Trinity and the Rising

Jake Trant considers what role Trinity played during the Easter Rising 100 years ago.


100 years ago, Dublin was rocked by the outbreak of the Easter Rising. Trinity unavoidably played a central role in this due to its strategic city centre location. Because of its unionist tradition, Trinity stayed loyal to the British government.

Trinity goes into lockdown

On the outbreak of the Rising the gates were padlocked and sealed by the Head Porter who distributed pikes, captured from Fenians in 1867, to the other porters. Despite its location between several rebel garrisons the rebels never tried to take Trinity. It is not entirely known why but it is most likely they thought it would be too well defended by the Dublin University Officer Training Corps (OTC), who offered specialised military training to Trinity students. However, in reality Trinity was very poorly defended on Easter Monday. Most of the students were away from the College leaving only  just 39 OTC men and 30 other soldiers on leave in Dublin who joined them defending Trinity’s 37 acres. The Trinity garrison, made up of the OTC, South African and Australian and New Zealand Army Corps (ANZAC) soldiers played a very important role in helping to quash the Rising. By positioning themselves on the roofs as snipers, they were able to disrupt communications between rebel headquarters at the GPO and the garrisons at City Hall, the Royal College of Surgeons and Jacob’s factory. This led to the death of one of the rebel dispatch riders who was coming down across College Green.

The British and Trinity

Two British soldiers were also killed in Trinity. All three were buried on the grounds of the College until the fighting was over. One of them Private Arthur Smith of the 4th Hussars is still commemorated by a monument on the Nassau Street wall, by the cricket pitch. By Tuesday 25th with the arrival of British troops Trinity became one of the main British garrisons in the city with an entire battalion stationed here (that’s 4000 men) as well as cavalry and artillery. Trinity’s strategic location also meant that it was used to shell the rebels on O’Connell St. In gratitude for the role of the OTC in suppressing the Rising they were presented with two cups by the businessmen of Grafton Street in thanks for protecting their businesses from destruction and looting. Another cup was also presented by Edward Carson the unionist leader to the OTC.

The role of students and alumni

There were also several Trinity graduates killed fighting with British forces during the Rising such as Frank Browning, who was killed at Boland’s Mill.
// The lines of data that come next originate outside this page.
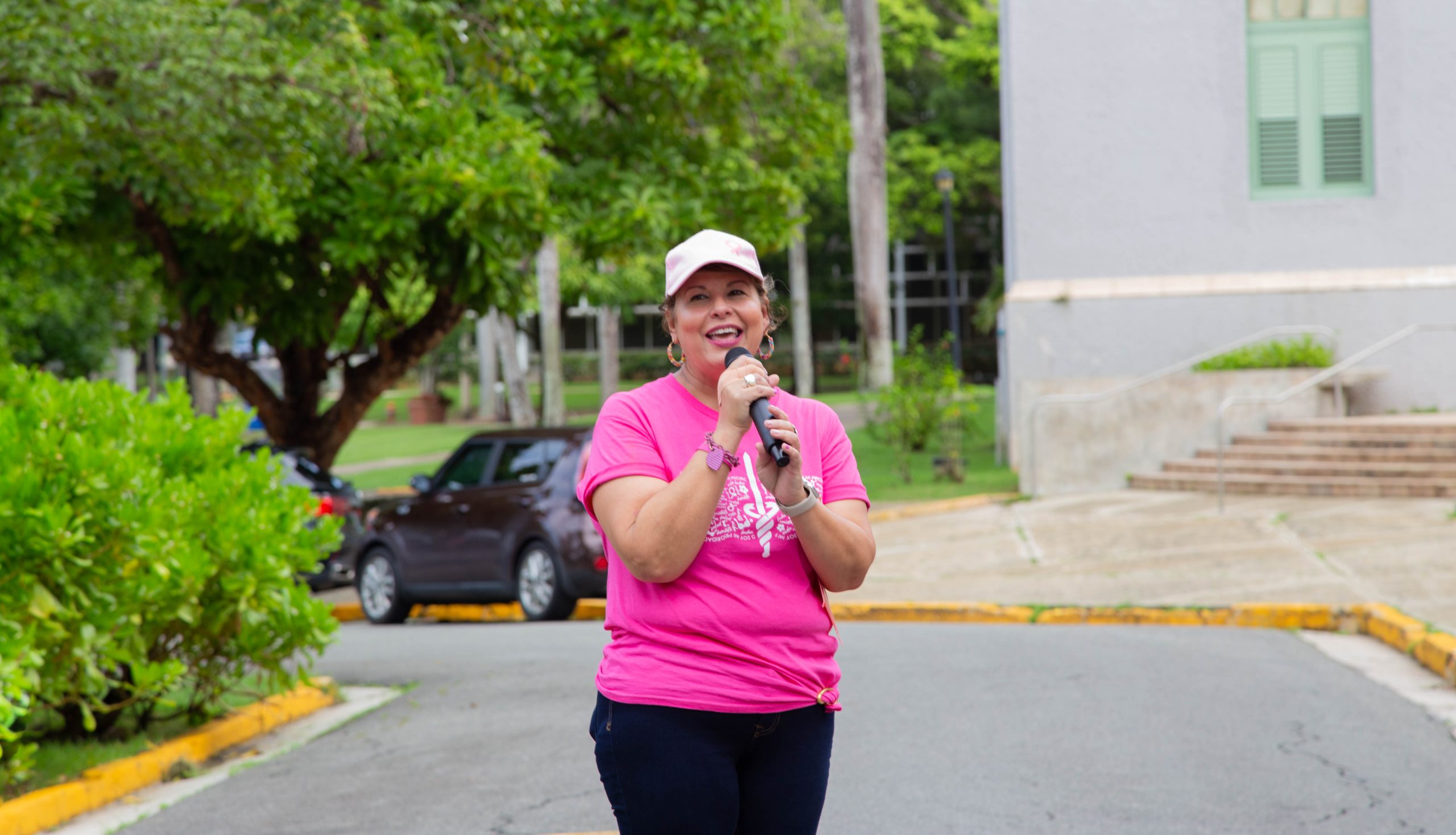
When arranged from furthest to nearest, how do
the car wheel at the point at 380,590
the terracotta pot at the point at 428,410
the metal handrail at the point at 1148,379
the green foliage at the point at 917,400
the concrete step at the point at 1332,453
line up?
the terracotta pot at the point at 428,410 < the green foliage at the point at 917,400 < the metal handrail at the point at 1148,379 < the concrete step at the point at 1332,453 < the car wheel at the point at 380,590

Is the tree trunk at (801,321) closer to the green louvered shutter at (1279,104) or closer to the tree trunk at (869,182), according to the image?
the tree trunk at (869,182)

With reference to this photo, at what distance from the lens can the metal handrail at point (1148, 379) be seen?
19156 millimetres

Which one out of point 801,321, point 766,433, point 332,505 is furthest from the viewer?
point 801,321

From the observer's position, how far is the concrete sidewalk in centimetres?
1180

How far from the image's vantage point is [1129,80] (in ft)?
67.8

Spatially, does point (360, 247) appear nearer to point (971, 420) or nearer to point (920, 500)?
point (920, 500)

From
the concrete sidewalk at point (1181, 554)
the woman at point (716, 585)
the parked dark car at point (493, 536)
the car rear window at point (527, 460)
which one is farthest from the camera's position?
the car rear window at point (527, 460)

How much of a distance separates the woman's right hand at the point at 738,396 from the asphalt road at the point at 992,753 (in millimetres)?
3204

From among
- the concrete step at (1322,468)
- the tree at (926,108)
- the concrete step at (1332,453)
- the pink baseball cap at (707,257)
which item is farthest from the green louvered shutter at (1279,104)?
the tree at (926,108)

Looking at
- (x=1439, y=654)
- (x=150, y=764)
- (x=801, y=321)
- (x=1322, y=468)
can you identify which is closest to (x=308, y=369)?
(x=150, y=764)

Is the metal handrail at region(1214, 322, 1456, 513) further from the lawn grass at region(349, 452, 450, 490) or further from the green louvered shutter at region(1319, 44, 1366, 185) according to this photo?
the lawn grass at region(349, 452, 450, 490)

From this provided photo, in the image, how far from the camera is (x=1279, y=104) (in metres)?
20.6

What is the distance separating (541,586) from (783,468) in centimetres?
1026

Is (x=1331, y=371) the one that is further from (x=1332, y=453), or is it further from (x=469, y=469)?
(x=469, y=469)
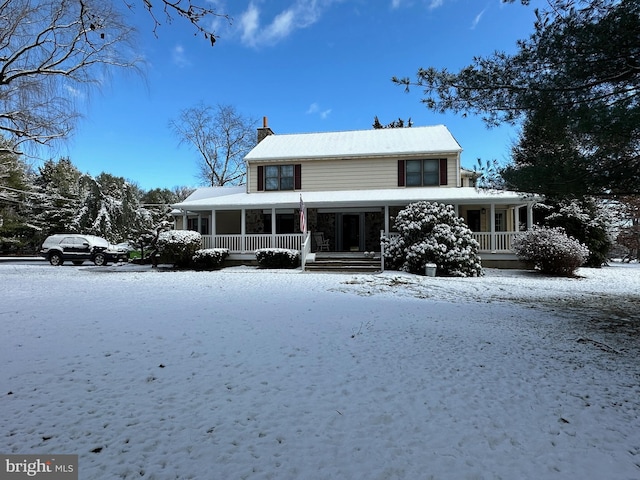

Despite their role in ending the Rising many Trinity students were saddened at having to fight their fellow Irishmen. The view of the time Supreme Court judge, author and Auditor of The Hist, T. C. Kingsmill Moore summed up the mood of the time. In an editorial in college newspaper, T.C.D.: a college miscellany he said “Trinity College true to her traditions has played a worthy if unacceptable part. To be called upon to defend our University against the attack of Irishmen, to be forced in self-defence to shoot your own countrymen- these are the things which even the knowledge of duty well fulfilled cannot render anything but sad and distasteful”.

Less well known are the nationalist connections to Trinity in 1916. Several of the signatories and other leaders of 1916 had connections to the Trinity. Both Pearse and De Valera were briefly students at Trinity and Joseph Plunkett was the son of a Trinity graduate. Thomas MacDonagh had even applied for the chair of English, that is a professorship at Trinity in 1913. Indeed Pearse had been invited to speak at the inaugural meeting of the Dublin University Gaelic Society in November 1914. The meeting was banned on the grounds of Trinity by the Provost Mahaffy who said that he could not allow “a speaker with these to me traitorous views to address a meeting in the College” due to Pearse’s anti-recruitment activities. In the past Pearse had held parades and meetings to discourage people from joining the British army, disrupting recruitment drives and making anti-war propaganda.  The students did not let this stop them and held the meeting outside the College. This led to the Provost disbanding the society in response. Trinity also produced a most unlikely rebel in the form of Harry Nicholls a Protestant Trinity graduate from Derry studying civil engineering. He was the only Trinity graduate to fight with the rebels in 1916. He acted as captain in the Irish Volunteers and fought with the Irish Citizens Army (ICA) at the St Stephen’s Green garrison led by Michael Malin. Nicholls despite his background was a very committed Gaeilgeoir and republican who was sworn into the Irish Republican Brotherhood in 1913 and was also involved in the Howth Gun Running.

However, by far the most significant Trinity connection to the 1916 Rising actually dates back over to over one hundred years before that through the Irish Revolutionary and Trinity student Robert Emmet. Emmet and his rebellion of 1803 was one of the major influences on Padraig Pearse who largely modelled the Rising off Emmets one. The 1916 Proclamation was actually heavily influenced by Emmet’s proclamation of 1803. Furthermore one of the inspirations for the idea of blood sacrifice came from the view that Emmet’s rising had been successful even though it had failed due to as Pearse said the “memory of a sacrifice Christ like in its perfection”.